◆ Given instruction:
Reproduce the closing part of the entries exactly: the line with "Is [206,683] farther" and all lines after it, ending with the last line, and nothing else.

[Spatial relation data]
>>>

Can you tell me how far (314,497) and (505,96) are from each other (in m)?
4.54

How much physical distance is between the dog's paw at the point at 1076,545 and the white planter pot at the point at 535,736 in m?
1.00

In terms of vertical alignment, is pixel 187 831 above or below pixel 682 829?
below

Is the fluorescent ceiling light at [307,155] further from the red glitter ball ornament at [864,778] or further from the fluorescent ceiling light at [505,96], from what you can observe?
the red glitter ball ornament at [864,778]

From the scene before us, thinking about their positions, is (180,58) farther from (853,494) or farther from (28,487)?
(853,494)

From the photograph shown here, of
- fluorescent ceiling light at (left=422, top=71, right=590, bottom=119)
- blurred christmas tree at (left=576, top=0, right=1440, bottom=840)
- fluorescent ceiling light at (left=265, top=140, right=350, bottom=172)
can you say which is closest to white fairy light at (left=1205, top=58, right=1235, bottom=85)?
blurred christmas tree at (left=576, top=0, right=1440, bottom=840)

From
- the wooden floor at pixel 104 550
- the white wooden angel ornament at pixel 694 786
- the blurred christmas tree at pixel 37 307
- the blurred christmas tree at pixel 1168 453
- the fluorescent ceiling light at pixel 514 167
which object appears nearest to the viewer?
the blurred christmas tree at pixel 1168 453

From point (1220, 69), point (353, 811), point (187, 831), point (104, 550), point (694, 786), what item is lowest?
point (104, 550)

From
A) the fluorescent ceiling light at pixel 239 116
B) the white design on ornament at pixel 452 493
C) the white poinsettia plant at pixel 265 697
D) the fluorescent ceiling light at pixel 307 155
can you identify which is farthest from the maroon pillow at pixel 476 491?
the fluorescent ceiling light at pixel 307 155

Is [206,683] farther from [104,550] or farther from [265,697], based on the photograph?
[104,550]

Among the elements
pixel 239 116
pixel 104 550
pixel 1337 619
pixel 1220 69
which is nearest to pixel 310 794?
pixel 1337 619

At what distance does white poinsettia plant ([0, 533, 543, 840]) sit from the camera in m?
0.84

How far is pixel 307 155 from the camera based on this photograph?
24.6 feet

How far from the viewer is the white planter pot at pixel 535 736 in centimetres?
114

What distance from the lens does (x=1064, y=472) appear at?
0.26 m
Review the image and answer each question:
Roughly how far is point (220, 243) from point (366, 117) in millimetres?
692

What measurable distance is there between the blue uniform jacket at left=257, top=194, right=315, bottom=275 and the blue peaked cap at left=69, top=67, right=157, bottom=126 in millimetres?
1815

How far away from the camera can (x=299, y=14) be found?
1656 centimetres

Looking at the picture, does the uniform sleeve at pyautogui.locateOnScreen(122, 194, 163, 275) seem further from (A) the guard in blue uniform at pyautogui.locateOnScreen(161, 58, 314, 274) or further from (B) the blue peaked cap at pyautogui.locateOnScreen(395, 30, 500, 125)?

<<<

◆ Exercise result:
Is [206,683] farther from [104,550] or farther from [265,697], based on the photograph?
[104,550]

Among the elements
pixel 239 116
pixel 104 550
pixel 1337 619
pixel 1220 69
which is nearest to pixel 310 794?
pixel 1337 619

At what distance does white poinsettia plant ([0, 533, 543, 840]) sit from the camera in m?
0.84

How far is pixel 307 155 from the camera based on this photograph?
24.6 feet

How far from the viewer is the white planter pot at pixel 535 736 in centimetres?
114

What distance from the lens does (x=1064, y=472) appear at?
0.26 m
Review the image and answer each question:
Roughly how far is point (220, 243) from point (366, 117) in millimetres?
692

What measurable distance is there between the blue uniform jacket at left=257, top=194, right=315, bottom=275 and the blue peaked cap at left=69, top=67, right=157, bottom=126 in millimetres?
1815

How far away from the camera can (x=299, y=14) be found?
1656 centimetres

Looking at the picture, does the uniform sleeve at pyautogui.locateOnScreen(122, 194, 163, 275) seem further from (A) the guard in blue uniform at pyautogui.locateOnScreen(161, 58, 314, 274) or further from (B) the blue peaked cap at pyautogui.locateOnScreen(395, 30, 500, 125)?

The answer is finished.